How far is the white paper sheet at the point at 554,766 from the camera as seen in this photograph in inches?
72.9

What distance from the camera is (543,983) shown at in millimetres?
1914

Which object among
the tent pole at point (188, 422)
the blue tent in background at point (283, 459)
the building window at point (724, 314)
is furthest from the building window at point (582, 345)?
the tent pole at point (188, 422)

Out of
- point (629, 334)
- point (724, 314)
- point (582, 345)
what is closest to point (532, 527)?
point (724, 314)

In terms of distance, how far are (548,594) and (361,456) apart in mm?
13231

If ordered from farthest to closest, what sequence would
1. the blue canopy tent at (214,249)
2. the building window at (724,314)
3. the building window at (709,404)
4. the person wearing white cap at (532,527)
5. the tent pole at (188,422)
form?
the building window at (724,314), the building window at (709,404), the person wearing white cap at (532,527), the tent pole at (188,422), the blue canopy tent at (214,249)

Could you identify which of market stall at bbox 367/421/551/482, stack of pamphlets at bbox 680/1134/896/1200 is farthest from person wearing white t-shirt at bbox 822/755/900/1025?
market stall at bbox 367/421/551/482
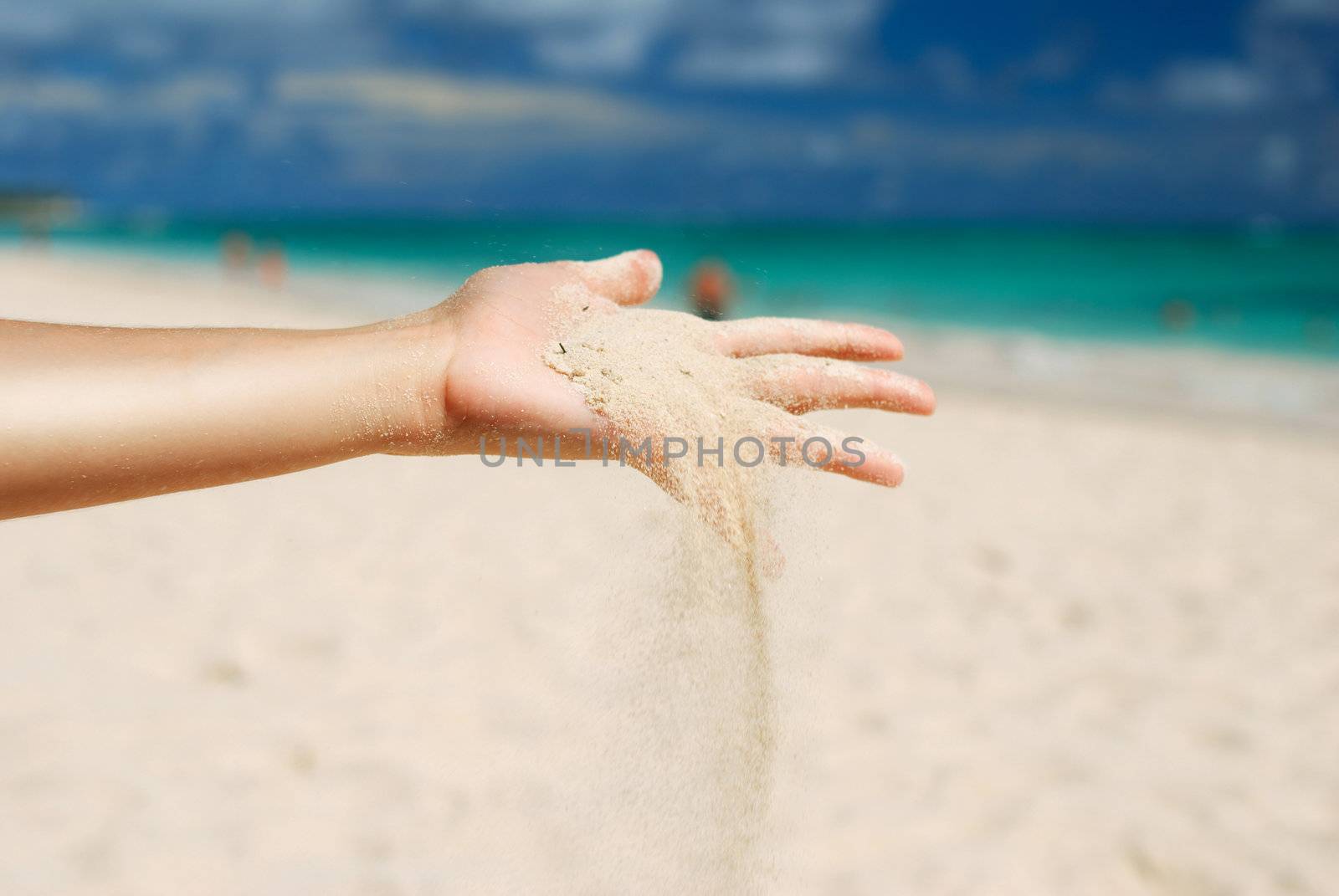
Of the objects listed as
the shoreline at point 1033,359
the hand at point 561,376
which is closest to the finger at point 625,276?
the hand at point 561,376

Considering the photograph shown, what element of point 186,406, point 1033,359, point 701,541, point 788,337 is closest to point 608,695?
point 701,541

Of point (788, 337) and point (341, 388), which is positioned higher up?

◆ **Exercise**: Reproduce the part of the listing that opens with the line containing "If ordered from" and closes with the end of the listing, keeping both ends. Leave the pictures out of your answer.

◆ **Response to the exercise**:
If ordered from farthest to closest, what sequence would
1. the blue canopy tent at (214,249)
2. the building window at (724,314)
3. the building window at (709,404)
4. the person wearing white cap at (532,527)
5. the tent pole at (188,422)
form?
the building window at (724,314), the building window at (709,404), the person wearing white cap at (532,527), the tent pole at (188,422), the blue canopy tent at (214,249)

Could you identify which of market stall at bbox 367/421/551/482, stack of pamphlets at bbox 680/1134/896/1200 is farthest from person wearing white t-shirt at bbox 822/755/900/1025?
market stall at bbox 367/421/551/482
Of the objects listed as
the shoreline at point 1033,359
the hand at point 561,376
which is closest to the finger at point 625,276?
the hand at point 561,376

Considering the photograph shown, what element of point 186,406, point 1033,359, point 701,541, point 788,337 is closest to point 608,695?
point 701,541

Of point (788, 337) and point (341, 388), which is positioned higher up?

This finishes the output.